Firstly, if you have any concerns about your health, always check with your healthcare provider before starting. Biking, like any exercise, is beneficial and fun for most, but the last thing you want to do is aggravate an old injury or cause yourself a new one. Start slowly and get your body used to the new exercise. Plan regular outings; if you don't, each time will be a painful reminder that your body still isn't used to the bike.

Secondly, always make sure that the bicycle fits you. If it doesn't fit you won't use it, and you are more likely to injure yourself while riding. If you're not sure how to find a bike that fits, visit a bicycle shop and have the staff help you. Not everyone has to ride hunched over like a Tour-de-France cyclist on a fancy bike with 18 gears, or ride a rugged mountain bike and jump off some small cliffs to have fun at it. You may find it is more comfortable to sit straight upright or partially upright, cruising on a one-speed or three-speed.

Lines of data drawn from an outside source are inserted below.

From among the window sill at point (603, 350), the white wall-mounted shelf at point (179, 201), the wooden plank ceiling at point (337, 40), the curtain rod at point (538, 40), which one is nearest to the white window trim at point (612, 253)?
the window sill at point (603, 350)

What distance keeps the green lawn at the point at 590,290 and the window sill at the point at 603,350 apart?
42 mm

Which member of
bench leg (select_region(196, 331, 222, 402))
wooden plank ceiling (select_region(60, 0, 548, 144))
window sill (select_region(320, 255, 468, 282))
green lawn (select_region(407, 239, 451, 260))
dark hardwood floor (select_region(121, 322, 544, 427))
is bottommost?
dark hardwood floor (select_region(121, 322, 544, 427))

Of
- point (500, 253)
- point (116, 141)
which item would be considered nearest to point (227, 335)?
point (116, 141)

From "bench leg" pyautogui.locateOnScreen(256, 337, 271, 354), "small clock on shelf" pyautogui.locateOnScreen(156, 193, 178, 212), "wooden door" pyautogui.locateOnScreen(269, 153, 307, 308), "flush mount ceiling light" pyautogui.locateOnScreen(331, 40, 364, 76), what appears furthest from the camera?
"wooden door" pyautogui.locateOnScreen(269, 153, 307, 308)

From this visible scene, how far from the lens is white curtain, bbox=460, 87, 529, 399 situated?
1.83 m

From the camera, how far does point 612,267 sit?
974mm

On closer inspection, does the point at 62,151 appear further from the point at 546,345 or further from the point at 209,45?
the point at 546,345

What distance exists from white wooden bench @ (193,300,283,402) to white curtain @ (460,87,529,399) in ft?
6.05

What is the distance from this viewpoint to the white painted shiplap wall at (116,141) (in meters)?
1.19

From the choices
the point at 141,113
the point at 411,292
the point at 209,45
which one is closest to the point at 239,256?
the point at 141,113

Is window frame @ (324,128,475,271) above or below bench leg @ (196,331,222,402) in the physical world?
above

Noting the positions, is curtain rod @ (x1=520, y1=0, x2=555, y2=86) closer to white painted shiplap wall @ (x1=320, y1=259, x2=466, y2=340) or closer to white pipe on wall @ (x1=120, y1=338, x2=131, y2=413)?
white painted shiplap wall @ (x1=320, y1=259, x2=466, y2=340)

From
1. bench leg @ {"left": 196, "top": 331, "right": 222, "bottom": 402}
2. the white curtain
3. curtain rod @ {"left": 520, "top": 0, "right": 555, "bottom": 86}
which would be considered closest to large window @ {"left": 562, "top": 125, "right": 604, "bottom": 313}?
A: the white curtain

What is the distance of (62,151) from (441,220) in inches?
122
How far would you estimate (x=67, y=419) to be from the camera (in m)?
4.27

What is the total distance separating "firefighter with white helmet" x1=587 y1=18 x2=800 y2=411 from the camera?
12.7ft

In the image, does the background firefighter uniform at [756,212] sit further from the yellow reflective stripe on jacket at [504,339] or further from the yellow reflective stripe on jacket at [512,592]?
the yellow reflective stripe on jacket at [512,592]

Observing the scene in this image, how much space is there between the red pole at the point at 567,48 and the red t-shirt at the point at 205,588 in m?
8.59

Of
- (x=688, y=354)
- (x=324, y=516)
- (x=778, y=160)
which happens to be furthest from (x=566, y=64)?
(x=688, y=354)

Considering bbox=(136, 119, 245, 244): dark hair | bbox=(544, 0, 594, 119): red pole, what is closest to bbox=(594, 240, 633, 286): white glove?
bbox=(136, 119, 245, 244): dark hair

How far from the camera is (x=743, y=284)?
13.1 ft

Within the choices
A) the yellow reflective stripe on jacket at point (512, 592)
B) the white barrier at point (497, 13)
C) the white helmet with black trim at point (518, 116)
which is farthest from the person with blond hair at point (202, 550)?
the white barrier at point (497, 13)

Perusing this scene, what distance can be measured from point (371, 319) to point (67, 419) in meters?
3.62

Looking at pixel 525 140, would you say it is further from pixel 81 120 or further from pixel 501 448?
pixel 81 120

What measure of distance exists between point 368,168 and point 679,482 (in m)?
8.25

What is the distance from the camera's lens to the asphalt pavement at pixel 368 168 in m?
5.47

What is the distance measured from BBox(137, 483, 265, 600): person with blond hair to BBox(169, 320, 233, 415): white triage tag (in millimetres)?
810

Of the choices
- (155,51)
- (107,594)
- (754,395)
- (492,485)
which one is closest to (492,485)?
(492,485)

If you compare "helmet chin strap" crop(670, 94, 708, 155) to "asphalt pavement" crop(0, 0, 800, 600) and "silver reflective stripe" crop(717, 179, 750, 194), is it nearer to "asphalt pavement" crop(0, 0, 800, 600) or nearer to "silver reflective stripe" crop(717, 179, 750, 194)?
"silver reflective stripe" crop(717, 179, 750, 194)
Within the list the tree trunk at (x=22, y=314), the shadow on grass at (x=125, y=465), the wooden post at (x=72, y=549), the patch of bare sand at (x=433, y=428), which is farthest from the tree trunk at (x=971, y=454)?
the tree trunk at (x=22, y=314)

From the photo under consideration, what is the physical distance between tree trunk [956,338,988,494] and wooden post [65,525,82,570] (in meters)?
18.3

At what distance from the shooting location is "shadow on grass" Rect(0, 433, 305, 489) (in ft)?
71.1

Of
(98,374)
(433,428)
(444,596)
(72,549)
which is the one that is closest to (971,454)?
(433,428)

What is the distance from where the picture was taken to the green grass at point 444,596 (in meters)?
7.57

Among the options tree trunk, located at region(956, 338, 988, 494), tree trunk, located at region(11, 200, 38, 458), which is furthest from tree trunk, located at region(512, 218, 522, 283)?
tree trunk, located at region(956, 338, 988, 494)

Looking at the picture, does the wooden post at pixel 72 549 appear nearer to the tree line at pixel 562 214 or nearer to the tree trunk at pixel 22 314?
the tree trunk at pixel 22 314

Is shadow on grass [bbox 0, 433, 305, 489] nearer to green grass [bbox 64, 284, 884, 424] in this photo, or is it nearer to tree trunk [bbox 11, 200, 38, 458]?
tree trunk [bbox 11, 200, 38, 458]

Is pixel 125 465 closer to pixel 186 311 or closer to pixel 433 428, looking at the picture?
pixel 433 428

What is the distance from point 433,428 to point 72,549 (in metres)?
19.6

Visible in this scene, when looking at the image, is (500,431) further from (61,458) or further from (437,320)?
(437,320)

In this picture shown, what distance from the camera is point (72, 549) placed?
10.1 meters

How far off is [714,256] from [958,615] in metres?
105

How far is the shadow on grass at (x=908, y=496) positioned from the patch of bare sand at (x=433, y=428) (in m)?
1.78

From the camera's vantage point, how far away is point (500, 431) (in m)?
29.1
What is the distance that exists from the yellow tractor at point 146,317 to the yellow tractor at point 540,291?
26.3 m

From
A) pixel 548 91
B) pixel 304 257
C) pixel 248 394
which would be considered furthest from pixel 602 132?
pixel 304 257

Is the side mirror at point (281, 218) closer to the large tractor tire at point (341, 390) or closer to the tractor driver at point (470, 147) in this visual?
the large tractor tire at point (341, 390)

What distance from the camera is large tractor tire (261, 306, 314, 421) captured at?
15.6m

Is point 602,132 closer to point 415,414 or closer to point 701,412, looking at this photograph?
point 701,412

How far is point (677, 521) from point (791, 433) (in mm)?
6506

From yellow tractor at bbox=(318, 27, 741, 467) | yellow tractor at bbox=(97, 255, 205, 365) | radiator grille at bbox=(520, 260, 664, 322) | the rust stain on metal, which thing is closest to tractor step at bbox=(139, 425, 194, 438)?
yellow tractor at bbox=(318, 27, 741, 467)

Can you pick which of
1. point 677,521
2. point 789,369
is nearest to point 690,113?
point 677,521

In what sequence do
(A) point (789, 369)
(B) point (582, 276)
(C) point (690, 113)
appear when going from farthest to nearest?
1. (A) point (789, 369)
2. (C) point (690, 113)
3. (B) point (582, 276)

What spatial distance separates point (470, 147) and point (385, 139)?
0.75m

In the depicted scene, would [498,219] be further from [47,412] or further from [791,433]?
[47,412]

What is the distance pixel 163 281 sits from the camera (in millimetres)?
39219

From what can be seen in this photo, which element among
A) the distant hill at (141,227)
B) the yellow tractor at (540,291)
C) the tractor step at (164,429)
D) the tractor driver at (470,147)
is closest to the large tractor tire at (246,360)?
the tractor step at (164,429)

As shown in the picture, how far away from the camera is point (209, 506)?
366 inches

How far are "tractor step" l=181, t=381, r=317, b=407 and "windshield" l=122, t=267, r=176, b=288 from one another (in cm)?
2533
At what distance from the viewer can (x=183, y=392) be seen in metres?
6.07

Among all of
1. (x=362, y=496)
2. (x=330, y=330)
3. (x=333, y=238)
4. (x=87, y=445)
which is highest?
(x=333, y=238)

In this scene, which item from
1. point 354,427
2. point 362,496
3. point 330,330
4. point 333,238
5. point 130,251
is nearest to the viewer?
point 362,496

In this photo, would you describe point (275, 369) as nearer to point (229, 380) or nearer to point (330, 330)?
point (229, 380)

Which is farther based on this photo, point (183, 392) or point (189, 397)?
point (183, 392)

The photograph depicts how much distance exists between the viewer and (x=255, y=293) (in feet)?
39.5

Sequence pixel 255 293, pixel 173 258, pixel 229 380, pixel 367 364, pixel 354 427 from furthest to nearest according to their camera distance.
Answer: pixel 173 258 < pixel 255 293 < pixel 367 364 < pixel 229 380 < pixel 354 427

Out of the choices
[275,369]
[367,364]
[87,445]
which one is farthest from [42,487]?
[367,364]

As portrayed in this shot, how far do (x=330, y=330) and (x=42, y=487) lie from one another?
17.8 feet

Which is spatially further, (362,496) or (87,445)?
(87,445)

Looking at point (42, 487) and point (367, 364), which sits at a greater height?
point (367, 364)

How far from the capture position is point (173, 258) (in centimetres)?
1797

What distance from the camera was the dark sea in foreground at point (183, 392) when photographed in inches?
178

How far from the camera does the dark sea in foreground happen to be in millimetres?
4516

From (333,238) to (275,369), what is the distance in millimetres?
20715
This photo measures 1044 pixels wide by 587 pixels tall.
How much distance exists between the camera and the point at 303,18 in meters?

Third, inquire about accessories that customize the bike for your comfort. Things such as handlebar extenders allow you to sit up straighter, and padding on your handlebars help prevent sore wrists. Front shock-absorbers also save your body from bumps, potholes and uneven terrain you may encounter. Some people may also find that a recumbent bike is more comfortable for your back, as it allows you to recline slightly as you pedal. The key is comfortable and customizable — these two concepts will make your biking experience the best it can be, and protect you from bodily stress.

Similarly, get a seat that is comfortable- you don't need a tiny narrow seat to enjoy bicycling. Many people use a wider or padded seat, and you should always try them out first to see which is most comfortable. It is a very personal choice, and everyone's preference is different. Personally, I have found the Hobson easy seat is best for me.

For safety, stick to bike paths and roads with shoulders. Remember, bicycles are invisible to most drivers. There are lots of great options to ride locally and safely. Also, always wear a helmet when cycling. Protecting your head and neck always should be a priority, and your chances of being injured greatly decrease if you're wearing a helmet. If you do have a cycling accident and your helmet takes an impact, replace it immediately. Consider putting reflective tape or marking on your bicycle, in addition to the reflectors that come with it. Front and back taillights are also helpful and can make you more visible to motorized vehicles.

During and after biking, make sure you stay hydrated with a glucose containing fluid. After biking (or any exercise for that matter), don't use it as an excuse to overindulge in food treats. Hydrate yourself with some sugar water, and give yourself some time to relax and recover.

Biking is a great way to relax, burn calories, socialize. Get out and do it!